Postby Johnny TBKS » Thu Aug 08, 2002 4:45 am
Here now!! Play nice kiddies!
Good answers will usually not be obtained here by referring to people and or posts as "dumbfuck" Pugwash, just so as that you know.
I'm not so sure their is a real technical answer to your question. Pull right and it goes right becaue it changes the shape of the kite, thus causing one side to slow down(stall), which causes the other, faster flying side to fly over the slower wingtip. Pulling right on your control bar is like hitting the brakes on the right side of your kite. Traditionally, 4 line kites have always been flown with handles, allowing more direct control of applying the brakes to the wingtips...you could slow one tip and turn the kite or you could stall both sides at the same time if you wanted. By moving to the control bar method, it's easy to lose focus of how it's working because the front lines come together as one at the bar. It's basically still alot like how the handles work to control the kite except you can only apply the brakes to one side of the kite at a time....aside from a little sheeting action. If you were to take a 4 line kite flown by handles, and attached the handles together as one, end to end, with the front lines closest to center(sorry if that's not real clear), and the brake lines at the ends of your newly formed 'bar',(trying to draw what I mean.... l___l_l___l ...like that) you would have the same effect as we use now with the inflatables except your front lines would come down to the bar side by side as opposed to becoming one, but because they would be so close to the center(pivot point), it would be about as if they were one...you can turn the bar either way, thus applying brakes to one side at a time, which makes for simpler controlling, but you can now only apply the breaks to one side at a time as opposed to the control you had to each side at the same time before you joined the handles into a bar. I hope that some of that rambling added up to something for you.

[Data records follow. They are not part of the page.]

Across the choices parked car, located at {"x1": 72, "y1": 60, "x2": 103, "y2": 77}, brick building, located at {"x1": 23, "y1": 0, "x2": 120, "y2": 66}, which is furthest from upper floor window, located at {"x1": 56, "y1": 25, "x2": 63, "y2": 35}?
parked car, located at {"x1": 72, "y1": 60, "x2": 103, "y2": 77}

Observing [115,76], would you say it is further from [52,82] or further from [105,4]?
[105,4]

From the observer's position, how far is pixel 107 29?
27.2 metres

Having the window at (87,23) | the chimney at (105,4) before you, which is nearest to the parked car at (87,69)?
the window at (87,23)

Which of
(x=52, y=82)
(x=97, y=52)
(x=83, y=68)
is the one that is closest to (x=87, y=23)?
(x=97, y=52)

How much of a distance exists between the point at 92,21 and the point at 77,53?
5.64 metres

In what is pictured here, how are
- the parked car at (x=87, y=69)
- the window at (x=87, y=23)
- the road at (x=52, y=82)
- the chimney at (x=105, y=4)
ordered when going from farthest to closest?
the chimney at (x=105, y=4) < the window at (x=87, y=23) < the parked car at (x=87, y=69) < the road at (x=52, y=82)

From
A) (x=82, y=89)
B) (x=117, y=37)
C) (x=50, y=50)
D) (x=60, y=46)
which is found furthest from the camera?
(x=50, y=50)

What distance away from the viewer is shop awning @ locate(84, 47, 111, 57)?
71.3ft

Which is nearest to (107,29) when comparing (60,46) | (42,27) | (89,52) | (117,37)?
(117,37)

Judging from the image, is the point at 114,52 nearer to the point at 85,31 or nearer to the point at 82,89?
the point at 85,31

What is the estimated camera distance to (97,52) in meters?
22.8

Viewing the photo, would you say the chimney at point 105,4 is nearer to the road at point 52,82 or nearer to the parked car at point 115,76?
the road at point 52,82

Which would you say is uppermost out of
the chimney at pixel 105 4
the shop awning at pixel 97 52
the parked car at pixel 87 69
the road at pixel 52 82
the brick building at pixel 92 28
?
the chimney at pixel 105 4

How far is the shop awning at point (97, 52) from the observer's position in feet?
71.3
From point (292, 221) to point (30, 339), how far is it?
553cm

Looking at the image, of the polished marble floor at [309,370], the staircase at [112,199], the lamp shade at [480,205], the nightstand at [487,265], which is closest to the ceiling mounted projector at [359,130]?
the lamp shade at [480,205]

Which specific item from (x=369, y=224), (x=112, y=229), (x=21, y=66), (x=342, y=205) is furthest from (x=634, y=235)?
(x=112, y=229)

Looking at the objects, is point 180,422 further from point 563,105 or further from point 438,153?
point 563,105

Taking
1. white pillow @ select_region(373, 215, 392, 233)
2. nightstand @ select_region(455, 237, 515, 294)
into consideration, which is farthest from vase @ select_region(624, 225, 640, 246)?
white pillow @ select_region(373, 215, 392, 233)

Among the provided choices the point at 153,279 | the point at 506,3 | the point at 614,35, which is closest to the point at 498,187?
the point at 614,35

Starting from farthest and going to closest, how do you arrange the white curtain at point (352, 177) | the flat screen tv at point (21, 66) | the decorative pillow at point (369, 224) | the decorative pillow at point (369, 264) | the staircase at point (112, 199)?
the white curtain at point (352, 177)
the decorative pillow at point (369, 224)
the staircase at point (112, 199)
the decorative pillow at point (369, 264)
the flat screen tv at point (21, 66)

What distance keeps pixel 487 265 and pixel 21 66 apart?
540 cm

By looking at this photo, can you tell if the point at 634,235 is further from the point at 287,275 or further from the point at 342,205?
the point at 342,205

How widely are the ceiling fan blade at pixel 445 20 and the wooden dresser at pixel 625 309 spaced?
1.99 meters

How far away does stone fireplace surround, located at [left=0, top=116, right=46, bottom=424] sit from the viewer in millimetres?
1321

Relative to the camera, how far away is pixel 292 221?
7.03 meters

The way a kite turns can also be relevant to the power it produces while it turns. If one of the kites wingtips stalls to the point of allowing the kite to almost pivot around a point, it will have less power through the turn than a slower turning kite that has some forward speed as it swoops through the turn. This can be seen by flying a foil set up with 4 lines going to 2 handles. If you were to control that kite in such a manner as to make it set and spin in the sky, it would produce significantly less power than it does when it is moving forward through the sky. Most of the lift and pull are generated by the kite moving forward through the sky. So as they achieve the ability to make inflatable kites turn faster, it also becomes important to find the right balance of turning speed and forward movement through the turn to maintain a good constant pull throughout the turn.
I'm pretty sure that I not also strayed from your original subject a little, but I too proabably have failed to give you a suitable answer...but I tried, in the least 'dumbfuck' way that I could. If you really wish to find some aerodynamic explanations of a more technical sort than I have given you, you may have better luck researching paragliders and or parachutes. They have been produced longer and probably have easier to find technical data because of that, than kites do today. And they too are basically kites, and are turned by the same principle of stalling one wingtip.